EP by Motörhead
- Released: 2 November 1992
- Recorded: 1990, 1991 & 1992
- Length: 13:13
- Label: WTG Records
- Producer: Billy Sherwood, Peter Solley, Ed Stasium

Motörhead chronology
| March ör Die (1992) | '92 Tour EP (1992) | The Best of Motörhead (1993) |

= '92 Tour EP =

'92 Tour EP is the final EP by the band Motörhead. Released in 1992 on WTG Records, it would represent their final release with the label.

==Recording==
It is a mixture of the sessions done in 1990, 1991 and 1992 for their 1916 and March ör Die albums. It covers the work Lemmy did with Ozzy Osbourne, on each other's bands at the time, as well as it being the end of the old era line up, with Philthy on drums on the B-Side, and the beginning of the new era, with Mikkey Dee on drums on the A-Side. It plays the album tracks in reverse order of their original release.

==Release==
Issued in 12" vinyl and CD 'jewel slim-case' formats. Tracks one and two are taken from the March or Die album, tracks three and four are taken from the 1916 album.

* [Problem requirements] Print the passage of the EP article beginning with "Motörhead chronology" and ending with "the 1916 album.". The material that comes next is separate from the EP article and unrelated to it.

* [Material provided]

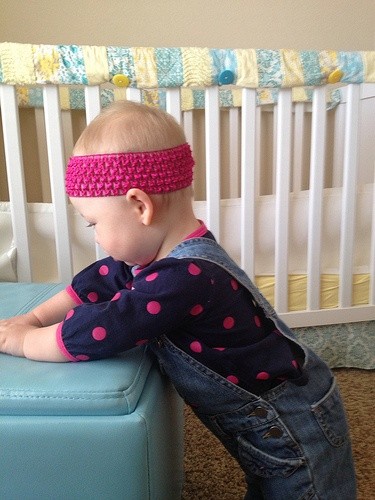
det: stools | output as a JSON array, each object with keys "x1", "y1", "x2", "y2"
[{"x1": 1, "y1": 281, "x2": 185, "y2": 500}]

* [Written response]
Motörhead chronology
| March ör Die (1992) | '92 Tour EP (1992) | The Best of Motörhead (1993) |

= '92 Tour EP =

'92 Tour EP is the final EP by the band Motörhead. Released in 1992 on WTG Records, it would represent their final release with the label.

==Recording==
It is a mixture of the sessions done in 1990, 1991 and 1992 for their 1916 and March ör Die albums. It covers the work Lemmy did with Ozzy Osbourne, on each other's bands at the time, as well as it being the end of the old era line up, with Philthy on drums on the B-Side, and the beginning of the new era, with Mikkey Dee on drums on the A-Side. It plays the album tracks in reverse order of their original release.

==Release==
Issued in 12" vinyl and CD 'jewel slim-case' formats. Tracks one and two are taken from the March or Die album, tracks three and four are taken from the 1916 album.